• _Extrait fourni_:
--------

Les recourants sont donc habilités à la contester conjointement avec la
décision finale de la cour cantonale.

2.2. Sous réserve des cas cités à l'art. 95 let. c à e LTF qui n'entrent pas en
considération dans le cas particulier, le recours ne peut pas être formé pour
violation du droit cantonal. En revanche, il est toujours possible de faire
valoir que la mauvaise application du droit cantonal constitue une violation du
droit fédéral, en particulier qu'elle est arbitraire au sens de l'art. 9 Cst.
ou contraire à d'autres droits ou principes constitutionnels (ATF 134 II 349
consid. 3 p. 351; 133 III 462 consid. 2.3 p. 466).
Appelé à revoir l'interprétation d'une norme cantonale sous l'angle de
l'arbitraire, le Tribunal fédéral ne s'écarte de la solution retenue par
l'autorité cantonale de dernière instance que si celle-ci apparaît
insoutenable, en contradiction manifeste avec la situation effective, adoptée
sans motifs objectifs et en violation d'un droit certain. En revanche, si
l'application de la loi défendue par l'autorité cantonale ne s'avère pas
déraisonnable ou manifestement contraire au sens et au but de la disposition ou
de la législation en cause, cette interprétation sera confirmée, même si une
autre solution éventuellement plus judicieuse paraît possible (ATF 137 I 1
consid. 2.4 p. 5; 136 III 552 consid. 4 p. 560).

--------

Lignes d'un jeu de données de raisonnement spatial
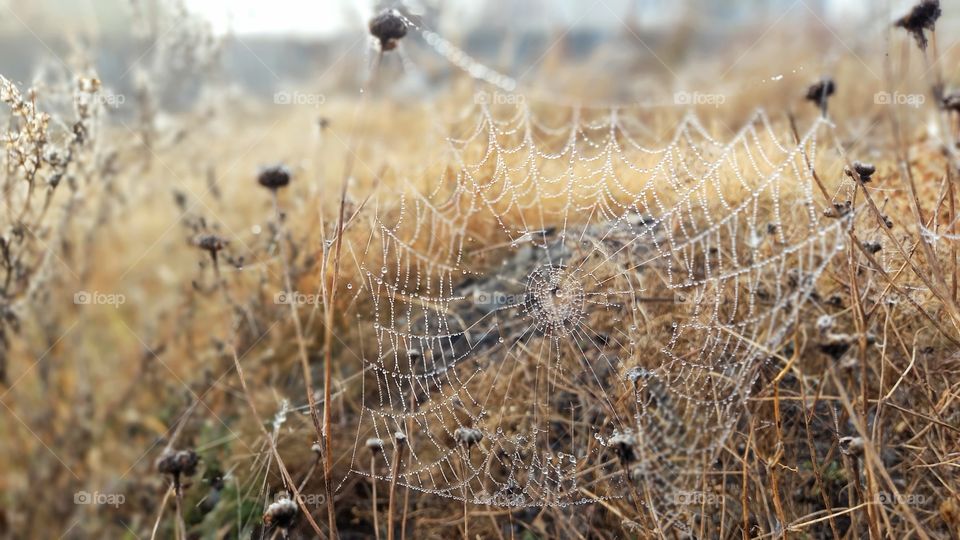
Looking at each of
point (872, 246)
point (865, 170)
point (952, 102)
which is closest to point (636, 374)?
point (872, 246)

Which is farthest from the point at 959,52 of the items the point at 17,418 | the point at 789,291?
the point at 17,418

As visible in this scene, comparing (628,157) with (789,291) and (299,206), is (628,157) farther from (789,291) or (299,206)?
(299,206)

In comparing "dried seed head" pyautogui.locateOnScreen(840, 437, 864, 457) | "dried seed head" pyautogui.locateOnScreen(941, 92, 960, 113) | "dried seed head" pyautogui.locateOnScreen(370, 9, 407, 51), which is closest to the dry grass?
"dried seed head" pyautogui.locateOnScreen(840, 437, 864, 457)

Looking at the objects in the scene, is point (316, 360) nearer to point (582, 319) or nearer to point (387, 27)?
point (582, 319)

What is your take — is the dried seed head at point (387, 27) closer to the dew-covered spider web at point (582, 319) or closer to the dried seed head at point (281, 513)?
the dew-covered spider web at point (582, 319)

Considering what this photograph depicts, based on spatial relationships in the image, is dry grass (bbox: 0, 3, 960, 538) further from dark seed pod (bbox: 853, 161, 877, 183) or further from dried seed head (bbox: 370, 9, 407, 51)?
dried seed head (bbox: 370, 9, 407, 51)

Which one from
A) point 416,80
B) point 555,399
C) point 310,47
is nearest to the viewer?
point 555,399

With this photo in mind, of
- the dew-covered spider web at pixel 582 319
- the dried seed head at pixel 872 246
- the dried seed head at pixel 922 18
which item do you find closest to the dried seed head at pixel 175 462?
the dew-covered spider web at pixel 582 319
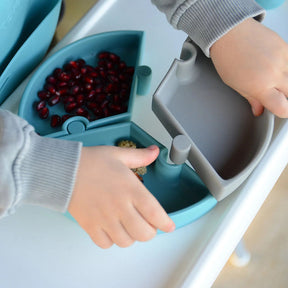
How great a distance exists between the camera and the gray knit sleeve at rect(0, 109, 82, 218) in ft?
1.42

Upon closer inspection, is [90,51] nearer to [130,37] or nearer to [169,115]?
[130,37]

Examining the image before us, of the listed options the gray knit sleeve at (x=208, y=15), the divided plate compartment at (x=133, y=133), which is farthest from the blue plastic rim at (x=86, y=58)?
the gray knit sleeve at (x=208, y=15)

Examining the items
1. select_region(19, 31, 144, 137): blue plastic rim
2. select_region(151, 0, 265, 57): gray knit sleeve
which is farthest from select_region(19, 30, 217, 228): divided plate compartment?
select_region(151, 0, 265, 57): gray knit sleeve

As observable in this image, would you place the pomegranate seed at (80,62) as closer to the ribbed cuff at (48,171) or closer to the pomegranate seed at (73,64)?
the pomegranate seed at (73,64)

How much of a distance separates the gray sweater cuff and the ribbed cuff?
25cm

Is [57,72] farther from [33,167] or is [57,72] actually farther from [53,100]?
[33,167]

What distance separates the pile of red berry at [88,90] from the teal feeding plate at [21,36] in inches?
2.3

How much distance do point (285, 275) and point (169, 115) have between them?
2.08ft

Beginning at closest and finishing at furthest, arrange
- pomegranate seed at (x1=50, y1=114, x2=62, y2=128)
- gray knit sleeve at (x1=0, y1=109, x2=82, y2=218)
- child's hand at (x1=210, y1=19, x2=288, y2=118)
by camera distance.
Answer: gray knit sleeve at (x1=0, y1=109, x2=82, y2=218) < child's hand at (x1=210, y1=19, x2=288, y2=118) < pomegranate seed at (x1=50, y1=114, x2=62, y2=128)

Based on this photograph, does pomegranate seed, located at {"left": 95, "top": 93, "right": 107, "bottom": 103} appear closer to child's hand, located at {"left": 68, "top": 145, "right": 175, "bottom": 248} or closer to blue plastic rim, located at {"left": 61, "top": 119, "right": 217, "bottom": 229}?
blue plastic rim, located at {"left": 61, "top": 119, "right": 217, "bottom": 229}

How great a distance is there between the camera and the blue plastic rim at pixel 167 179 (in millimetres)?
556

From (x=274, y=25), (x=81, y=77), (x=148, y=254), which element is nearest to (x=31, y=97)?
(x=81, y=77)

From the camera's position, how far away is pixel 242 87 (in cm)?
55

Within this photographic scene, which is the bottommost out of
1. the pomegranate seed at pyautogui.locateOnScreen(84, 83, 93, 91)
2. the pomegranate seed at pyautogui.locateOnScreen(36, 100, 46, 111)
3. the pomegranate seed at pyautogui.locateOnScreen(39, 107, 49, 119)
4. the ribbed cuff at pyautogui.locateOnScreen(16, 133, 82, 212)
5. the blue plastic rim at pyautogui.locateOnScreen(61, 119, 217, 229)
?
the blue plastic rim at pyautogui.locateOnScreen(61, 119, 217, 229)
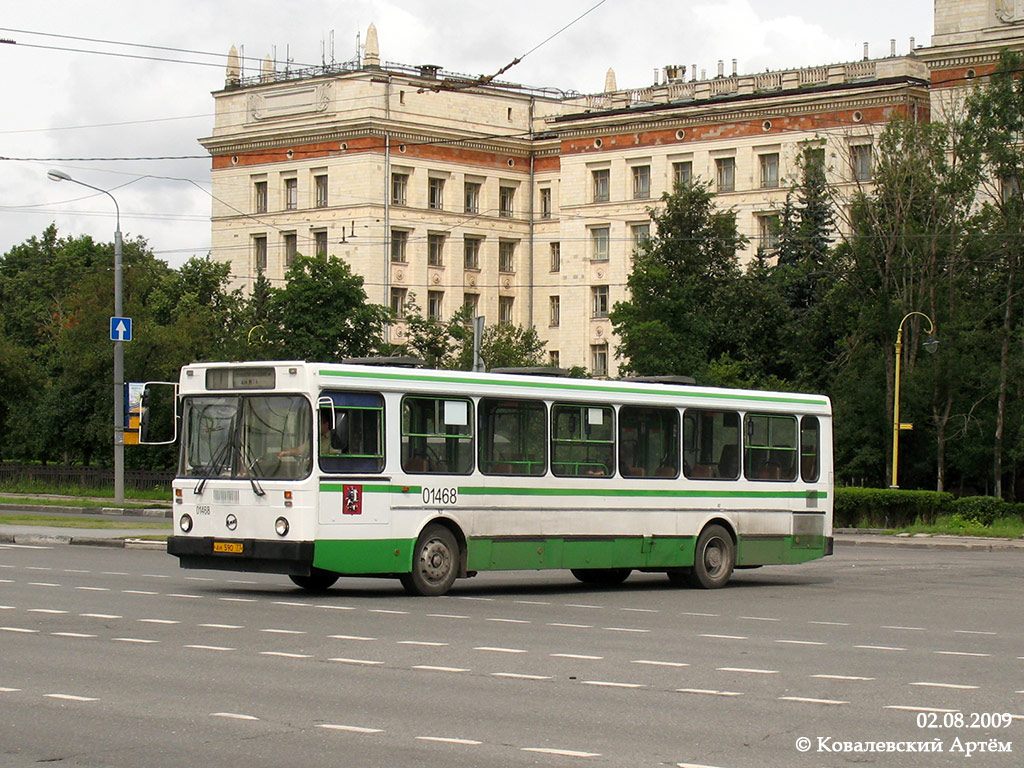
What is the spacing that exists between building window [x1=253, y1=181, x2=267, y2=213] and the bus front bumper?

--------

• _Consigne_: Les affirmations suivantes concordent-elles avec l'extrait sur le contrôle du droit cantonal ? Répondez par oui ou par non pour chacune et citez les mots décisifs de l'extrait. (a) Le recours peut être formé pour violation du droit cantonal dans le cas particulier. (b) Il est possible de soutenir que la mauvaise application du droit cantonal viole le droit fédéral. (c) Une interprétation cantonale qui n'est pas déraisonnable est confirmée, même si une solution plus judicieuse paraît possible.

• _Réponse complète_:
(a) Non : « le recours ne peut pas être formé pour violation du droit cantonal ».
(b) Oui : « il est toujours possible de faire valoir que la mauvaise application du droit cantonal constitue une violation du droit fédéral ».
(c) Oui : « cette interprétation sera confirmée, même si une autre solution éventuellement plus judicieuse paraît possible ».